During 2013-22, the United States experienced negative total factor productivity growth, averaging -0.21 percent annually. This downturn can be attributed, in part, to a reduction in public funding for agricultural research and development.  

As the home of the Green Revolution, South Asia is using evolving approaches to pursuing sustainable productivity growth, offering actionable policy and investment insights to other world regions that are struggling with lagging total factor productivity growth. However, the report makes it clear that public and private research and development alone will not suffice to achieve the target annual total factor productivity (TFP) growth rate. Bridging the “valley of death” must be a top priority in the coming decade. 

“South Asia’s TFP growth highlights the critical role of innovation and investment,” Nakelse said. “Achieving sustainable productivity growth requires bridging the gap between research and widespread adoption. This lesson is vital for all regions seeking to overcome challenges and boost agricultural efficiency.”

GAP Report launch event

The launch event at the National Press Club brought together policymakers, farmers, and private sector leaders from around the world to discuss the report’s findings and explore innovative solutions to accelerate agricultural productivity growth. 

The event featured two panel discussions: a multisectoral panel on successful bundling approaches and an all-farmer panel providing firsthand insights from the field. 

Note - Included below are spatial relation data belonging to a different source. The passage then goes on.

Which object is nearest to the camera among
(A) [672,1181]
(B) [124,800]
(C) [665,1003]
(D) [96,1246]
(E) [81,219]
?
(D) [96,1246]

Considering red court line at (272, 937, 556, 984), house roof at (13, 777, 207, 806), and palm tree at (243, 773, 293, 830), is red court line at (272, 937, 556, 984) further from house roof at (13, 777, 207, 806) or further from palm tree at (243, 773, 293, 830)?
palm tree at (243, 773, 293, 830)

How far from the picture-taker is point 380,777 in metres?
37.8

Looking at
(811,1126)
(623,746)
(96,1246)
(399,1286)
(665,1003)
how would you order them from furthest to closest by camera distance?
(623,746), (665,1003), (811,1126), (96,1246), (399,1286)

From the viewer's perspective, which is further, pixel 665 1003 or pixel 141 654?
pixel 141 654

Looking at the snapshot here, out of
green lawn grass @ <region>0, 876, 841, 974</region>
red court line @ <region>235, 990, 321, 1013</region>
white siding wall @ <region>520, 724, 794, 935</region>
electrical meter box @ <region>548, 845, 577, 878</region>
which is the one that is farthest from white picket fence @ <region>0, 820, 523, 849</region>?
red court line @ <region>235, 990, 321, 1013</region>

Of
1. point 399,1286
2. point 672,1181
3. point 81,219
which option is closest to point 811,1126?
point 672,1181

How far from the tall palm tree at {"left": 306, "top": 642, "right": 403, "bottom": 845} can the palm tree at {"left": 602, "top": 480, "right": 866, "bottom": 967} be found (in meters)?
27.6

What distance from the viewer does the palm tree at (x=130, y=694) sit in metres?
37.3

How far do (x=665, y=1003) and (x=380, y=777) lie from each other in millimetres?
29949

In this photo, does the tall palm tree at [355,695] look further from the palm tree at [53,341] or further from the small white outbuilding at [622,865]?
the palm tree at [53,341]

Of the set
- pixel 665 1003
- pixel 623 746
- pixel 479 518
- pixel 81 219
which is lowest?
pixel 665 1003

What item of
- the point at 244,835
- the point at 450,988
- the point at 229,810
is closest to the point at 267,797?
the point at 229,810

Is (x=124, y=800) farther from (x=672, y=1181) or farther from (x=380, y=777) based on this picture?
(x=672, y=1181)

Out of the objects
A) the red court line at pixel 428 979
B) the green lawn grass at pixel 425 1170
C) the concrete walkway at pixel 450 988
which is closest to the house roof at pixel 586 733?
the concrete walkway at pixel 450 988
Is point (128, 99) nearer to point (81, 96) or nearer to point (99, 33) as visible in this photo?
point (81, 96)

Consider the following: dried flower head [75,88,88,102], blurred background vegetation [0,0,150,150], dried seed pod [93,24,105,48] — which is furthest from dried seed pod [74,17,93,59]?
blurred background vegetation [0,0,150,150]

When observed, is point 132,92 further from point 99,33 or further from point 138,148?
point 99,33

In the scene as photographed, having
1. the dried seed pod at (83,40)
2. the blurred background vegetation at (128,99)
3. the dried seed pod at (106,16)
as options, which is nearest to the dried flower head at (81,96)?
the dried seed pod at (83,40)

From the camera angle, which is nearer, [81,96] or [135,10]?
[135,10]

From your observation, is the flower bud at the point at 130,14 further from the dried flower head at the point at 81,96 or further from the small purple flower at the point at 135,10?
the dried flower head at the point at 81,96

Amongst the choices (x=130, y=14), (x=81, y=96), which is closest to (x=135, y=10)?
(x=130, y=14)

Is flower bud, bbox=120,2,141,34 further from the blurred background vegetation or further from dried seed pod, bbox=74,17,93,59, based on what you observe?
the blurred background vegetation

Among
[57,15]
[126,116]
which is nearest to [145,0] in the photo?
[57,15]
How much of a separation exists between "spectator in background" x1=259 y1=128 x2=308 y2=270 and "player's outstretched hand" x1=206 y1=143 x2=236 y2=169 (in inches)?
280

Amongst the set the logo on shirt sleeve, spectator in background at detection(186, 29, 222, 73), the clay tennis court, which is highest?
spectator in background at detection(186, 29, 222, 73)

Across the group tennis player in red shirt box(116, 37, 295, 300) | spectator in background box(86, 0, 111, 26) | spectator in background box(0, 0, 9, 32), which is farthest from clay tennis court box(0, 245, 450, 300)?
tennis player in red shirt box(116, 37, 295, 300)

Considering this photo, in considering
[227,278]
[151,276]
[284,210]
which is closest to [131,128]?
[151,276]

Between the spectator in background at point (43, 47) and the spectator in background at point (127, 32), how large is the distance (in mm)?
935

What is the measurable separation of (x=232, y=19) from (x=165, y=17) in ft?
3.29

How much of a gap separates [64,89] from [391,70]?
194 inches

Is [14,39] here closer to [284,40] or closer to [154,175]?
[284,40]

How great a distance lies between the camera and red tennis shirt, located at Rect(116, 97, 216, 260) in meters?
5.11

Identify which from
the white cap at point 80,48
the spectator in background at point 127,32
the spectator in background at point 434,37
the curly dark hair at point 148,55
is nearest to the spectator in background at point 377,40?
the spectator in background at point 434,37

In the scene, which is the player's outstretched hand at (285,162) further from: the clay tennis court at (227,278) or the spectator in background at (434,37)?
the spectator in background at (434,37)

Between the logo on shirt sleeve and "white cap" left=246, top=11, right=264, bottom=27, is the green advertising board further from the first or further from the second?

Notable experts contributing to the launch event included Basil Gooden, under secretary for rural development in the U.S. Department of Agriculture; Robert Bertram, chief scientist in the U.S. Agency for International Development’s Bureau of Resilience and Food Security; and Alejandra Castro, global head of partnerships-international organizations for Bayer. 

Beyond the GAP Initiative, Virginia Tech was represented in a panel discussion by Mario Ortez Amador, collegiate assistant professor of agribusiness and entrepreneurship in the Department of Agricultural and Applied Economics, and in closing remarks by Mario Ferruzzi, the recently appointed dean of the College of Agriculture and Life Sciences.  

Recommended priorities

The 2024 GAP Report outlines several policy and investment priorities to drive agricultural productivity growth:

  1. Invest in agricultural innovation systems: Agriculture innovation systems create dissemination and adoption pathways for existing and new knowledge, technologies, and practices. This includes the infrastructure, human capital and skills development, financial systems, partnerships, socio-cultural considerations, and environmental conditions required for producers at all scales of production, but especially smallholder producers, to access and sustainably adopt productivity-enhancing tools. 
  2. Expand robust and resilient market access: Producers at all scales of production must be able to access competitive input and output markets. Price discovery, minimized search costs, and information transparency help producers to make informed decisions on the inputs required to optimize productivity and profitability. 
  3. Strengthen regional and global trade: Regional and global trade have demonstrated positive impacts on agricultural productivity growth by opening up larger markets, creating opportunities for specialization, and encouraging adoption of productivity-enhancing tools.  
  4. Improve quality and reduce loss of outputs: Reducing food loss and waste and improving output quality contribute to agricultural productivity growth by increasing both the value and quantity of usable output from the same or fewer inputs. As pressures from changing climate, pests, disease, and limited access to resources such as affordable financing continue to intensify, it is essential to tailor food loss and waste reduction policies and technologies to specific commodities and local contexts.  
  5. Cultivate partnerships and cooperation: Partnerships activate strong agricultural innovation systems and accelerate the development and dissemination of technologies, practices, and knowledge by tailoring productivity-enhancing tools for different contexts. 

By strategically bundling production tools with socio-economic, policy, and distribution mechanisms, we can power productivity growth and create bridges across the “valley of death” tailored to local contexts and cultures, according to the report.